Ele recebeu pedidos nas mídias sociais para solicitações que as pessoas gostariam de ver o Imagen interpretar, mas como Mohammad Norouzi, coautor do jornal Imagen, twittou em maio, ele não mostrará imagens “incluindo pessoas, conteúdo gráfico e material sensível.”
Ainda assim, como o Google Research observou em seu artigo sobre o Imagen, “mesmo quando focamos gerações longe das pessoas, nossa análise preliminar indica que o Imagen codifica uma série de preconceitos sociais e culturais ao gerar imagens de atividades, eventos e objetos”.
Uma dica desse viés é evidente em uma das imagens que o Google postou em sua página da Web Imagen, criada a partir de um prompt que diz: “Uma parede em um castelo real. Há duas pinturas na parede. A da esquerda, um óleo detalhado pintura do rei guaxinim real. O da direita uma pintura a óleo detalhada da rainha guaxinim real.”
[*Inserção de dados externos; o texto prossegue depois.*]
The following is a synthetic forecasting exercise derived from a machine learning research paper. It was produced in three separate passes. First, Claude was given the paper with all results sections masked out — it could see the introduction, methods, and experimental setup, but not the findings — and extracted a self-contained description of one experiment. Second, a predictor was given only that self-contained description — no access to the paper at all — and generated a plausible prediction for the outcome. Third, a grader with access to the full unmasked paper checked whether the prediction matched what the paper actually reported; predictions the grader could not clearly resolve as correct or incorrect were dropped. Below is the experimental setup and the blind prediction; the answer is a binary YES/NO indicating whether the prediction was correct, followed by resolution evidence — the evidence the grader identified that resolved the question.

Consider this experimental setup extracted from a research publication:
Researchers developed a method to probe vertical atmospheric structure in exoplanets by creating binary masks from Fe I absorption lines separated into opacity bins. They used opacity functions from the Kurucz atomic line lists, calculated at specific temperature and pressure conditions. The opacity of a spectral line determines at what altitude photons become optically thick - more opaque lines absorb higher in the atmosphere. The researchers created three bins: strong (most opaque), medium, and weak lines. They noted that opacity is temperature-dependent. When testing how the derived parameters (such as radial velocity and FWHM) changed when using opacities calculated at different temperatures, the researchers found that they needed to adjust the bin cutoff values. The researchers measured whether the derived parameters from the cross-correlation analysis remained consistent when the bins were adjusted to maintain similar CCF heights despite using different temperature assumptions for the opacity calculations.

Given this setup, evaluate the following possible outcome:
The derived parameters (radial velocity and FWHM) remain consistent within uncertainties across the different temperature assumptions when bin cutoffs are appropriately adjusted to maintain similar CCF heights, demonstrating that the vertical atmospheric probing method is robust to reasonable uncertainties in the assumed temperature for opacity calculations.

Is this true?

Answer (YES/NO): YES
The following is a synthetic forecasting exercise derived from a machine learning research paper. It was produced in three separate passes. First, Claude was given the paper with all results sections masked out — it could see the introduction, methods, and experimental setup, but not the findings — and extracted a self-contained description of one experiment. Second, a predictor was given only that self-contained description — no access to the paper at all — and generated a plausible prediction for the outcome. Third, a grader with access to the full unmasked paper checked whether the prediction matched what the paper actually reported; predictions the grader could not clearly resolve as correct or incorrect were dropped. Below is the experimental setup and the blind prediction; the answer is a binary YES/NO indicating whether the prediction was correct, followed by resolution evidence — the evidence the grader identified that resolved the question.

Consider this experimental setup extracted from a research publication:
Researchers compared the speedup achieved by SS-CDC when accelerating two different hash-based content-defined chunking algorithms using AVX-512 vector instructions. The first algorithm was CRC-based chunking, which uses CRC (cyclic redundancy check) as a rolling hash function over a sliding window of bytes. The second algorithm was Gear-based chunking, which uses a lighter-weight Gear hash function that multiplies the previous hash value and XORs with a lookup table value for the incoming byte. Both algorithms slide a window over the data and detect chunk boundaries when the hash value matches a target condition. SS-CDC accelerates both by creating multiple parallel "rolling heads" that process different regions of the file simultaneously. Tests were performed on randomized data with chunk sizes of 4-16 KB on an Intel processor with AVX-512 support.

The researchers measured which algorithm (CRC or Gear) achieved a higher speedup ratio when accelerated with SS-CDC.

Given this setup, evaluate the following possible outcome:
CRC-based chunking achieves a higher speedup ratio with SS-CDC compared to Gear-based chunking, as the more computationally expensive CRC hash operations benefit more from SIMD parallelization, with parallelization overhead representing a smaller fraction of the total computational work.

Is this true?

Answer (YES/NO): NO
A imagem é exatamente isso, com pinturas de dois guaxinins coroados – um usando o que parece ser um vestido amarelo, o outro com uma jaqueta azul e dourada – em molduras douradas ornamentadas.
Mas, como Holland Michel observou, os guaxinins estão vestindo roupas reais de estilo ocidental, embora o prompt não especifique nada sobre como eles devem aparecer além de parecerem da “realeza”.
Mesmo essas manifestações “sutis” de preconceito são perigosas, disse Holland Michel.
“Por não serem flagrantes, eles são realmente difíceis de pegar”, disse ele.